# YOUR OBJECTIVE
Output only the stretch of the listing that starts at the line containing "Riyadhus Salihin" and ends at the line containing "ideas interior pivot", reproduced exactly with both ends.

# RECORDS FOR THE EXERCISE
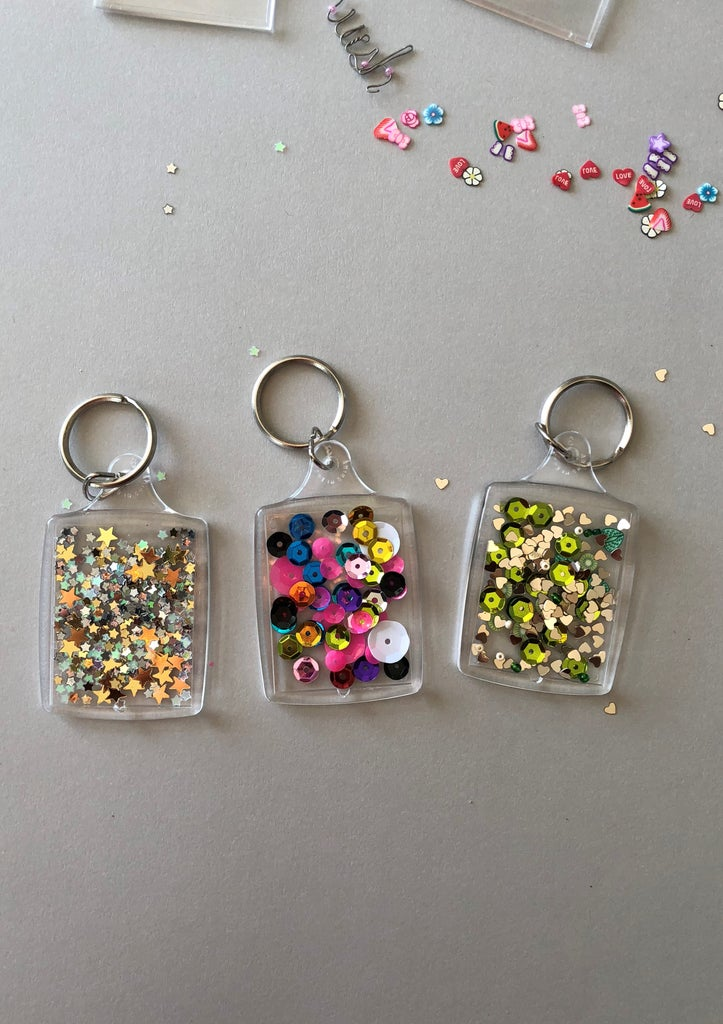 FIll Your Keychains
==
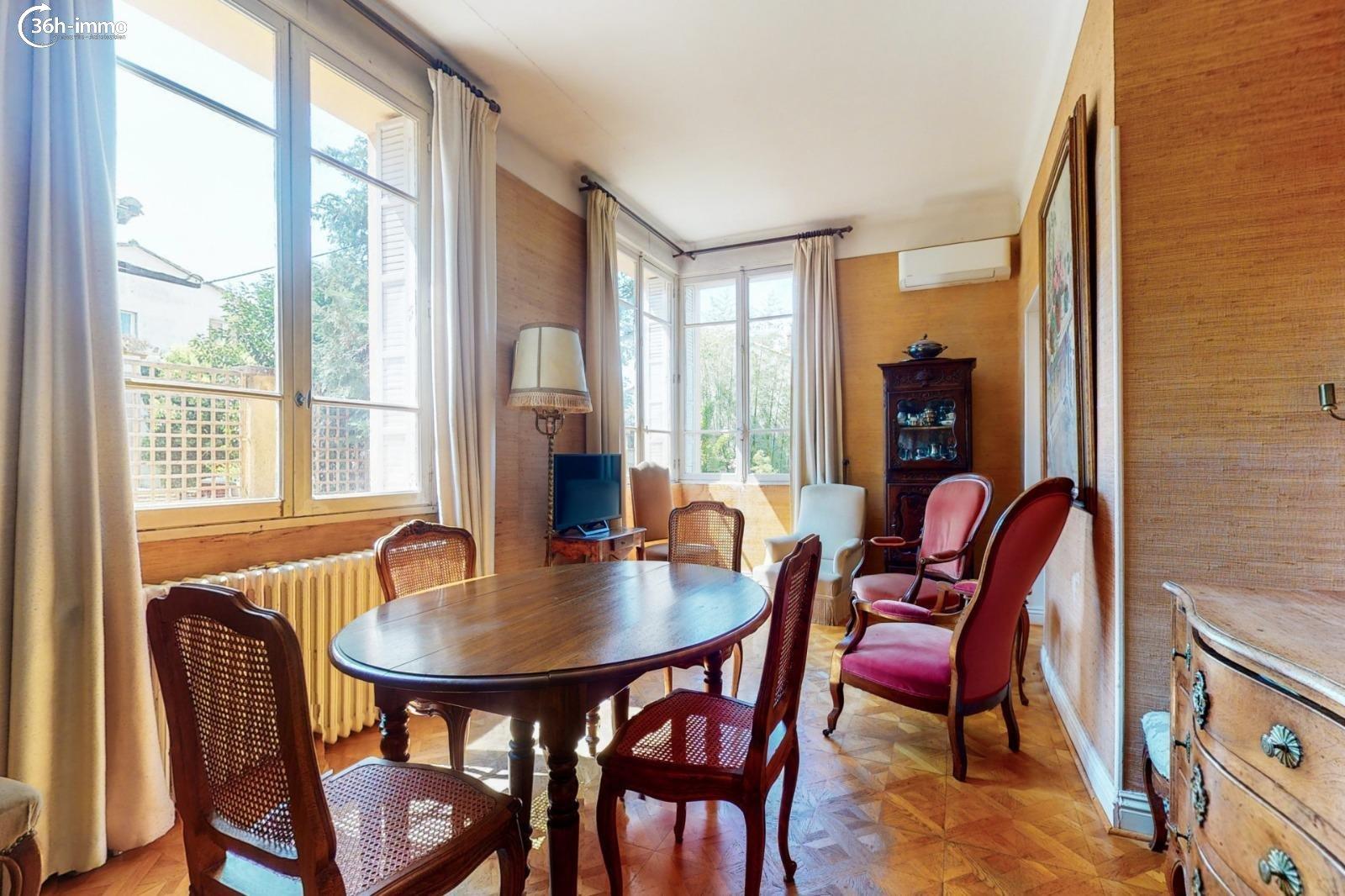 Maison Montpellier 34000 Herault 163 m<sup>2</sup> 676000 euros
--
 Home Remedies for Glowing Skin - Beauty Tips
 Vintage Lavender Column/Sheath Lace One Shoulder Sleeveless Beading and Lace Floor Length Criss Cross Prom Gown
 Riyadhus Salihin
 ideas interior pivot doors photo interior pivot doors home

# SOLVED PROBLEM
 Riyadhus Salihin
 ideas interior pivot doors photo interior pivot doors home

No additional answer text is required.